🌏 東北で根付く「担い手育成」の仕組み
建設業界は今、大きな転換期を迎えています。社会資本整備を担う人材の不足が全国的な課題となるなか、東北地方では官民が一体となって若手技術者を育成する取り組みが着実に根付いています。
その中心となっているのが 「東北土木技術人材育成協議会」。
東北地方整備局、6県、仙台市、さらに建設業団体や民間企業が集まり、2017年に発足しました。今年で9年目を迎え、今や担い手育成の先駆けとして存在感を強めています。
同協議会の目玉事業が 「基礎技術講習会」。
若手技術者に必要な基礎知識を体系的に学べる場であり、2024年度には延べ1,117人が受講。これは過去最多の数字で、土木分野における教育の裾野が確実に広がっていることを示しています。
📚 受講者が急増する理由
なぜここまで受講者が増えているのでしょうか。背景には以下の要因があります。
1人手不足の深刻化
技能労働者の高齢化が進み、若手の確保が業界全体の最重要課題に。教育を通じて即戦力を育成するニーズが強まっています。
2技術の高度化・多様化
従来の土木工事に加え、ICT施工、ドローン(UAV)、インフラDX、遠隔操作建機など新しい分野が急速に普及。若手のうちから幅広く学ぶ必要性が増しています。
3官民連携の強み
講師は行政職員だけでなく、民間企業の実務経験者も登壇。机上の学びだけでなく、現場感覚を取り入れた指導が評価されています。
こうした背景から、講習会は「実務に直結する学びの場」として若手技術者の間で浸透しているのです。

🏗️ コンクリート講習の現場から
2025年度第1回基礎技術講習会(土木)は6月30日~7月4日に開催されました。
土工、舗装、コンクリート、構造物設計の4工種に分かれ、それぞれ行政・民間の若手が参加。
特に注目を集めたのが 7月2日のコンクリート講習 です。
30人の受講者が参加し、座学と実習を組み合わせた学習を実施しました。
座学内容
標準示方書、品質管理の基本、施工上の留意点など。品質確保に必要な知識を体系的に整理。
実習内容
東北技術事務所の担当者による「非破壊試験」の実演。受講者も実際に強度測定を体験し、理論と実務のつながりを肌で感じました。

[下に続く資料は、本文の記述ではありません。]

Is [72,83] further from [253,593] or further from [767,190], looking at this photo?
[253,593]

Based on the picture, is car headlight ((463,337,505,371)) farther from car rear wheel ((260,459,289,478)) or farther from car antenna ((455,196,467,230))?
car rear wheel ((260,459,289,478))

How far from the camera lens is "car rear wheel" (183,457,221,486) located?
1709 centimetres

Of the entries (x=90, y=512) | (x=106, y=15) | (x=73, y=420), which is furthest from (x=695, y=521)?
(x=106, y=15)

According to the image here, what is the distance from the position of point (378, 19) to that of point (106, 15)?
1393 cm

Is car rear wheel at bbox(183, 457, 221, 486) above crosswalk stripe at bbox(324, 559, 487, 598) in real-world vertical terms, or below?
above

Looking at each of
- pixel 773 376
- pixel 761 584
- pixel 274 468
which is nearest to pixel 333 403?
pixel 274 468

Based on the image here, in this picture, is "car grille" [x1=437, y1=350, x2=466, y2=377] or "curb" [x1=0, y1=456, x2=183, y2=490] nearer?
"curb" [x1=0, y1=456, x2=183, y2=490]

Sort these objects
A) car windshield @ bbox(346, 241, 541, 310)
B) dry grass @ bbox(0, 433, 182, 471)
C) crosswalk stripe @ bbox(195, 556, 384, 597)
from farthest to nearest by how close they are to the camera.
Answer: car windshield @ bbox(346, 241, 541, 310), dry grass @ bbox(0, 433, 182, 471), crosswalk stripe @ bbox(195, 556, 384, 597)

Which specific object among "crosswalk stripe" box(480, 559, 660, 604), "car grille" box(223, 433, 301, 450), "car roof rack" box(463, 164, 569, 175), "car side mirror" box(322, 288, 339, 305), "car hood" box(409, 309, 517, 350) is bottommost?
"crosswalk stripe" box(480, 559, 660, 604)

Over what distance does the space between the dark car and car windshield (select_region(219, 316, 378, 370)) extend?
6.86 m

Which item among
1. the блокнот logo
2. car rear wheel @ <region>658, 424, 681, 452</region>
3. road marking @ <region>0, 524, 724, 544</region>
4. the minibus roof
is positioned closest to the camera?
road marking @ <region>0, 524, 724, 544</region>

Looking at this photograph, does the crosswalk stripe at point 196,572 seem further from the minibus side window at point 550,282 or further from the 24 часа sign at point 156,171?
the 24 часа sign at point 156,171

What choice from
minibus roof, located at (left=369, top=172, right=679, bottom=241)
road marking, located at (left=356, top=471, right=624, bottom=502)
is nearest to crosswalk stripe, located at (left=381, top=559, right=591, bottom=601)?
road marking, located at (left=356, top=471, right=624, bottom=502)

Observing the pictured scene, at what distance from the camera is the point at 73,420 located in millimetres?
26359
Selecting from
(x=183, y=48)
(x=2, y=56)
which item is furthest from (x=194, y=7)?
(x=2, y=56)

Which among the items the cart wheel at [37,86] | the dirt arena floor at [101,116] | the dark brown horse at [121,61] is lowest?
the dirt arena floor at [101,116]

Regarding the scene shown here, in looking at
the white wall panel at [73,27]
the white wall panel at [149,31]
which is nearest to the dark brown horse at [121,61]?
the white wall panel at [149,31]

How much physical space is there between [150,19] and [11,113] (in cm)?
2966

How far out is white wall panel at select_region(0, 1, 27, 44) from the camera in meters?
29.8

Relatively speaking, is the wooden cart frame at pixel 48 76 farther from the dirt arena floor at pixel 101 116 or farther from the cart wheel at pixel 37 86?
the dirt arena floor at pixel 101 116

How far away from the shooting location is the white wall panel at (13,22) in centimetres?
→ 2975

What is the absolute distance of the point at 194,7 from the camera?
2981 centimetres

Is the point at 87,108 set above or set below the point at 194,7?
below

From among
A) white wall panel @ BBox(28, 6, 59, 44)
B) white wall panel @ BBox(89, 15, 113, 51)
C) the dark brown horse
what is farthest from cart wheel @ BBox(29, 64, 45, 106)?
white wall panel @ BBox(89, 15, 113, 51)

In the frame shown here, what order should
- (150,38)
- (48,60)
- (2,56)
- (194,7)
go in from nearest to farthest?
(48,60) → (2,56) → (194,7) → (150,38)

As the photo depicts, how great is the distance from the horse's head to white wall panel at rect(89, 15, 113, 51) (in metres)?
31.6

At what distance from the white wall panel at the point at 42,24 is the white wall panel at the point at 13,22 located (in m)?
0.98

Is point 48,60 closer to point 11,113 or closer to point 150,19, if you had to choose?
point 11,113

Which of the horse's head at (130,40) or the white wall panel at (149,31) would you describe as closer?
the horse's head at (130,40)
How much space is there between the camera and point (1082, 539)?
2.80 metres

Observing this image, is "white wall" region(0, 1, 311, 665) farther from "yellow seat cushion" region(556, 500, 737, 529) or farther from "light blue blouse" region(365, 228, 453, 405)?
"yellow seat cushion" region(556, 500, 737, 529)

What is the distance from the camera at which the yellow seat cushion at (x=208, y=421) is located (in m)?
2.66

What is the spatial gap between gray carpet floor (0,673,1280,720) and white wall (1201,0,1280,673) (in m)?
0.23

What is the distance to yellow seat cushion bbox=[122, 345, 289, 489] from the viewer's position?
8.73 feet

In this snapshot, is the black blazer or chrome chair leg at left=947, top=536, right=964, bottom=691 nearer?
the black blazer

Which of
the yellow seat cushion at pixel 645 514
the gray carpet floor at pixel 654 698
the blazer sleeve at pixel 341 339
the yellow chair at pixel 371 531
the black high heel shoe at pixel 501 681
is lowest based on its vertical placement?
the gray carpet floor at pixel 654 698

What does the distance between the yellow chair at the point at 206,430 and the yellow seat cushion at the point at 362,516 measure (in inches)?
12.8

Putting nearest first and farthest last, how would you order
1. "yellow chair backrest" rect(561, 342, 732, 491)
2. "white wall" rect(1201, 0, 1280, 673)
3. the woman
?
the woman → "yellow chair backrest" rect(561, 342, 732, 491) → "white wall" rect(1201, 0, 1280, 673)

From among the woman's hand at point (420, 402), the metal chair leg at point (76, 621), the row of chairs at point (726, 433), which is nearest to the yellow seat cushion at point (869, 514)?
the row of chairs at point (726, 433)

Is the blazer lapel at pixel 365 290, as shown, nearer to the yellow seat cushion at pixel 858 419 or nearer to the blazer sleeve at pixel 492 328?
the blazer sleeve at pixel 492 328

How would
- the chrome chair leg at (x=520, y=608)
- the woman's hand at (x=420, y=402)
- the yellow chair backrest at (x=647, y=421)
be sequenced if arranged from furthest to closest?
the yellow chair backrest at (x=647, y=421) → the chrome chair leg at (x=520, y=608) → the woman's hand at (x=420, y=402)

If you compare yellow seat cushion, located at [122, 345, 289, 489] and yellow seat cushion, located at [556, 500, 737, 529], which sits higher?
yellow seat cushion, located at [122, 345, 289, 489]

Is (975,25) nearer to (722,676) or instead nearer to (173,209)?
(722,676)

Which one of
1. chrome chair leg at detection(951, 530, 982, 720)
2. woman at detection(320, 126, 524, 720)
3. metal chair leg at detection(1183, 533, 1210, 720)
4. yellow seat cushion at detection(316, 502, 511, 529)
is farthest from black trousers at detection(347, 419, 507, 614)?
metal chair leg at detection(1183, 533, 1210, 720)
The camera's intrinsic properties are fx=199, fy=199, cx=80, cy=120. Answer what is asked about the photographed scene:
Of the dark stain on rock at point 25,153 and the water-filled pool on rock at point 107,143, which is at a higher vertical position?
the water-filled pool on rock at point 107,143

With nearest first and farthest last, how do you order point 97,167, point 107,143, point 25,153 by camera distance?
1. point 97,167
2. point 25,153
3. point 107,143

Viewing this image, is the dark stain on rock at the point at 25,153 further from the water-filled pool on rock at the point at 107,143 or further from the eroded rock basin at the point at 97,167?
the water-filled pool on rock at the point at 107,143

講師には飛島建設の槇島修 土木技術部長が登壇。民間の第一線で活躍する技術者が自ら解説することで、受講者にとっても説得力ある学びとなりました。
受講者からは、
「本や動画では分からない全体的な性質が理解できた」
「品質管理試験を自分で体験でき、得られるものが多かった」
といった声が寄せられています。
📊 昨年度の実績と分野別内訳
2024年度の受講者数は計1,117人で過去最多。分野別にみると:
土木コース:341人(官173人,民168人)
ICT・UAVコース:506人(官260人,民246人)
インフラDXコース:247人(官133人,民114人)
遠隔操作式バックホウ:23人(全員民間)
特にICT・UAV分野の人気が突出しており、ドローン測量や3D施工管理の需要が高まっていることが分かります。

※画像はイメージです
🚀 若手にとってのメリット
講習会を受けた若手技術者には大きなメリットがあります。
・図面読解力が向上
・品質管理や設計変更対応力が身につく
・最新技術を早期に体験できる
・官民の垣根を超えたネットワーク形成が可能
単なる「研修」ではなく、キャリア形成に直結する実践的な学びの場となっているのです。
🏢 企業側にとってのメリット
企業にとっても、社員を講習会に送り出す意義は大きいです。
・即戦力の育成:現場に戻った際の実務対応力が向上
・人材定着への効果:教育環境の充実は若手社員のモチベーションを高め、離職防止にもつながる
・官民ネットワークの構築:発注者側と受注者側が共に学ぶことで、現場での協働がスムーズに
まさに「人材投資は最大の経営戦略」と言える取り組みです。
🔮 今後の展望
協議会は今後も基礎技術講習会を年3回開催予定。
第2回:2025年9月1日~5日
第3回:2025年10月27日~31日
さらに、受講者ニーズを反映して新しい分野の講習も検討されています。
インフラDXや遠隔施工はもちろん、気候変動対応や防災分野の技術教育が今後の焦点になりそうです。
💡 まとめ
・東北土木技術人材育成協議会が実施する基礎技術講習会は年々拡大
・2024年度は過去最多の1,117人が受講
・座学+実習を通じて、即戦力となる若手技術者を育成
・官民が連携することで教育効果と人材定着の両立を実現
・今後はDX・防災分野への展開も期待
若手技術者にとっては「キャリアの基盤を固めるチャンス」、企業にとっては「人材育成を通じた競争力強化の場」となっています。
東北発のこの取り組みが、全国に広がっていく可能性は十分にあるでしょう。